Labs privately agree racing is bad
Labs privately want coordination
Result: No coordination (each unsure if others will follow through)

Level 2: Limited Common Knowledge

Labs publicly announce safety commitments
Community knows intentions
Result: Limited coordination (some trust, some uncertainty)

Level 3: Full Common Knowledge

Public, verified safety practices
Common knowledge of game structure (who has what capabilities)
Common knowledge of intentions (explicit commitments)
Common knowledge of compliance (audited outcomes)
Result: Robust coordination possible

---

Practical Implications

For Labs

1. Make public commitments - Not just to your partners, but to the world 2. Disclose capabilities - Common knowledge of the game structure 3. Accept verification - Third-party oversight creates common knowledge

For Governance

1. Design transparency mechanisms - Not just for monitoring, but for coordination 2. Create public registries - Make safety practices common knowledge 3. Facilitate public commitments - Forums where labs can publicly commit

For Researchers

1. Study common knowledge creation - How do public announcements affect behavior? 2. Measure common knowledge - Survey not just beliefs, but beliefs about beliefs 3. Model coordination under incomplete common knowledge - What happens when common knowledge is partial?

---

Limitations

Common Knowledge Is Hard to Achieve

Requires infinite hierarchies of knowledge
In practice, approximated by "high enough" mutual knowledge
Unclear how many levels are "enough"

Common Knowledge Can Be Destabilized

A single public defection can destroy common knowledge of cooperation
Fragile in dynamic environments

Alternative Approaches

Credible commitment (burn the boats) may be more robust than common knowledge
Legal enforcement creates coordination without requiring common knowledge

---

Conclusion

The problem of AI safety coordination is partly a problem of creating common knowledge.
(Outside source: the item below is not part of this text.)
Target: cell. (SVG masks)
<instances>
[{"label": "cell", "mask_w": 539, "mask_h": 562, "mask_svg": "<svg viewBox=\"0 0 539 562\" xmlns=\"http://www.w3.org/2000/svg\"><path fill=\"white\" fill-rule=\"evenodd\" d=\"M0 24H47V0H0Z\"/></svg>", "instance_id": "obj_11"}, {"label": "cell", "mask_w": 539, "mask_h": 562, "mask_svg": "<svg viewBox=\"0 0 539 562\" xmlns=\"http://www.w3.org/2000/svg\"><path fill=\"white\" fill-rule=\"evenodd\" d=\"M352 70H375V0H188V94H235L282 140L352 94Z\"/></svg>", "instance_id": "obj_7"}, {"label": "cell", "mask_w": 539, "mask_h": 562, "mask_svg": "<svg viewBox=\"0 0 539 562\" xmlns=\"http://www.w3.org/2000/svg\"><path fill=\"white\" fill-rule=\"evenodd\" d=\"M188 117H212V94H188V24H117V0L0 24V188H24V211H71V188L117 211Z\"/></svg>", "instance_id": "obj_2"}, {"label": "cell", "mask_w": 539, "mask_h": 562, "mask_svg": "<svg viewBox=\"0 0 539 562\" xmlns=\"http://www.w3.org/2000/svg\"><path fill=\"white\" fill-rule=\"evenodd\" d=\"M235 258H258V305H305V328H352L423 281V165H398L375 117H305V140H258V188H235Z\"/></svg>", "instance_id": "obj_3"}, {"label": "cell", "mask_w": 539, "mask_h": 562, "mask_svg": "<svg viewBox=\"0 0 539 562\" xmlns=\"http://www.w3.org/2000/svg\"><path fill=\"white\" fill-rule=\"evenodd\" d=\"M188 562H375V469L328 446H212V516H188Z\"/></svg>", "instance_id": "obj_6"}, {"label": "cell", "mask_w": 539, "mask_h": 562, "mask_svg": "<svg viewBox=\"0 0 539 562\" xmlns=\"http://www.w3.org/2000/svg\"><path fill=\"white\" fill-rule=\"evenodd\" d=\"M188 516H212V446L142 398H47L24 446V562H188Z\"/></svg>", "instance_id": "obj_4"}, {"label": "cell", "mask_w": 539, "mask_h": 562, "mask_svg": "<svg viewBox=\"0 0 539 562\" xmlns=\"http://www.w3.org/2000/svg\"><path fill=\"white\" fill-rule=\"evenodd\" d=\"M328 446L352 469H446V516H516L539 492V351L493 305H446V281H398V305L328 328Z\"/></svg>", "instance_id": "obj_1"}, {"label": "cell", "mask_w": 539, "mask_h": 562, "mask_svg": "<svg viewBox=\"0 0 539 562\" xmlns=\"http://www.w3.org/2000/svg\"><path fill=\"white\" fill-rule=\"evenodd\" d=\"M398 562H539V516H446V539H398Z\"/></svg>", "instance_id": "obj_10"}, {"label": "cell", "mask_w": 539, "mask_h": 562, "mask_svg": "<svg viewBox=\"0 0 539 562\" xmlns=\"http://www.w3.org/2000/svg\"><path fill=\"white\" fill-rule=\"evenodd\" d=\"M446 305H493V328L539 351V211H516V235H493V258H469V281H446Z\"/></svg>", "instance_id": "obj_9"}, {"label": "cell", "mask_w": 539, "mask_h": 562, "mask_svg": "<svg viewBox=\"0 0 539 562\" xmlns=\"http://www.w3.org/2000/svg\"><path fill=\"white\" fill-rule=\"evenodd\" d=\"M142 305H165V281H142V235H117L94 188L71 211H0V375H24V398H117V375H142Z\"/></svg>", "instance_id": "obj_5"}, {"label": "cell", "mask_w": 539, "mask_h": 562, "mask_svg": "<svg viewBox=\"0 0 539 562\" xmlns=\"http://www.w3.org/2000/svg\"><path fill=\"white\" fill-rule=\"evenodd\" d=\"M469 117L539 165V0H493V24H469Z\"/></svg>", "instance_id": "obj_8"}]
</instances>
Labs may privately agree on the need for coordination, but without common knowledge—without infinite hierarchies of "I know that you know that I know..."—coordination fails.

This explains why:

Public commitments matter even when everyone already agrees
Transparency mechanisms are essential for coordination, not just monitoring
Third-party verification is valuable beyond compliance checking
Secret agreements are fragile

The path to coordination runs through common knowledge. We should design mechanisms that create it.

---

References

Aumann, R. (1976). Agreeing to Disagree.
Lewis, D. (1969). Convention: A Philosophical Study.
Schelling, T. (1960). The Strategy of Conflict.
Littlewood, J. (1953). A Mathematician's Miscellany.

---

This paper draws on the Stanford Encyclopedia of Philosophy entry on Common Knowledge.